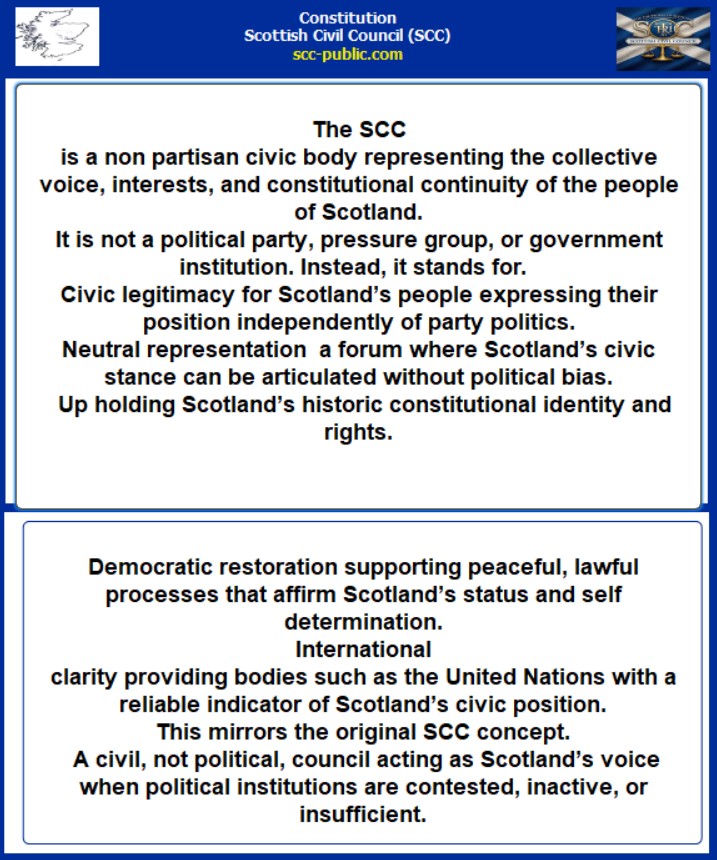 constitution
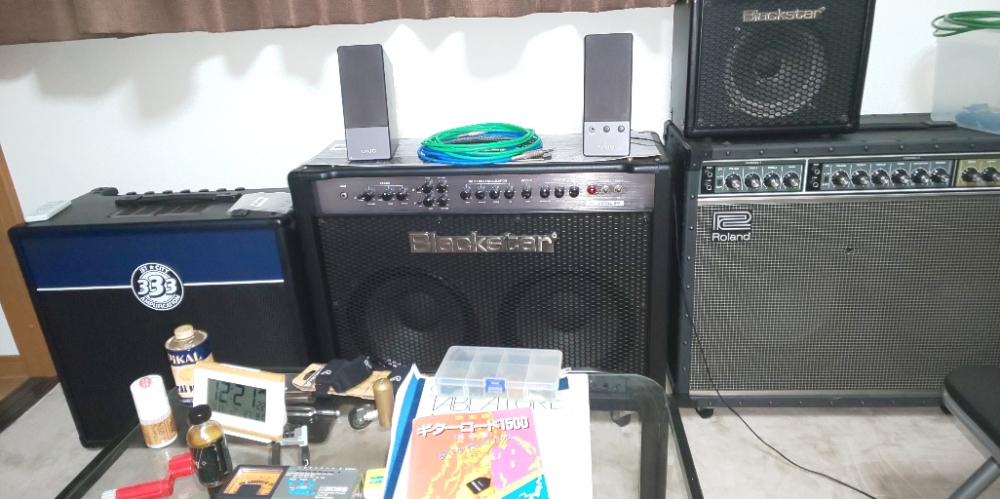 久保田ギター教室_4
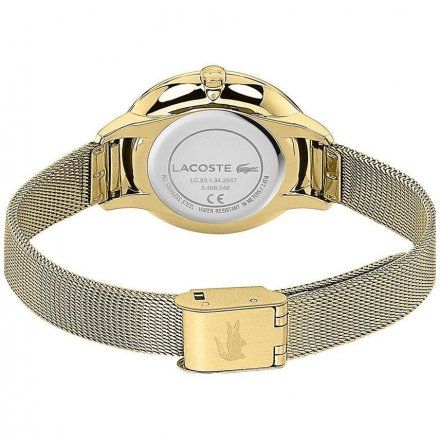 Lacoste 2001102 Zegarek Damski Cannes 2001102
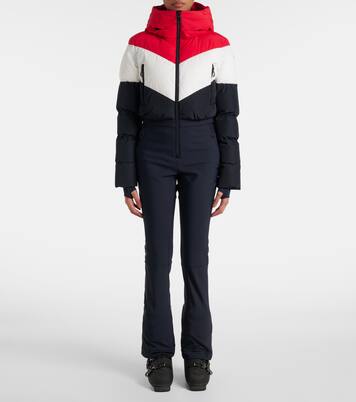 Skianzug Kira | Fusalp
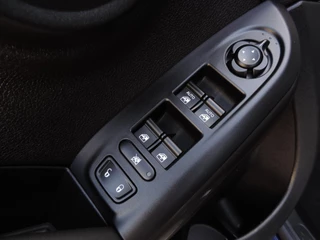 Fiat 500X – thumbnail 52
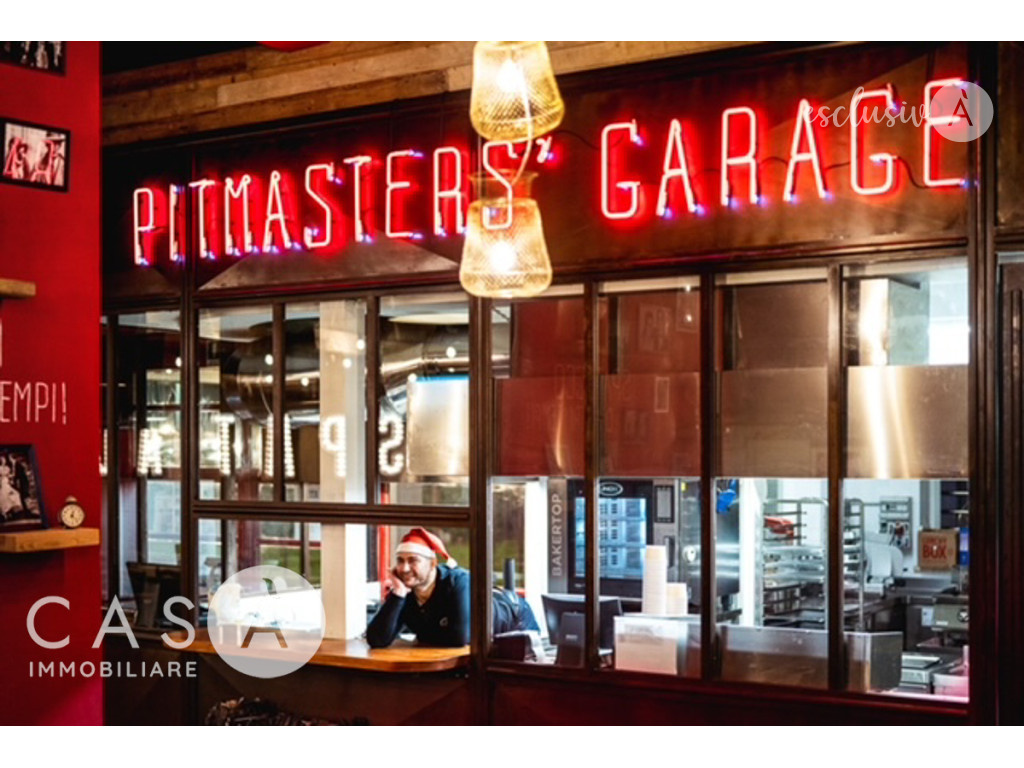 immagine annuncio 2 di 7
+--
*Problem to solve:*
Could you transcribe the records above exactly, leaving out any pictures?

*Written solution:*
 constitution
 久保田ギター教室_4
 Lacoste 2001102 Zegarek Damski Cannes 2001102
 Skianzug Kira | Fusalp
 Fiat 500X – thumbnail 52
 immagine annuncio 2 di 7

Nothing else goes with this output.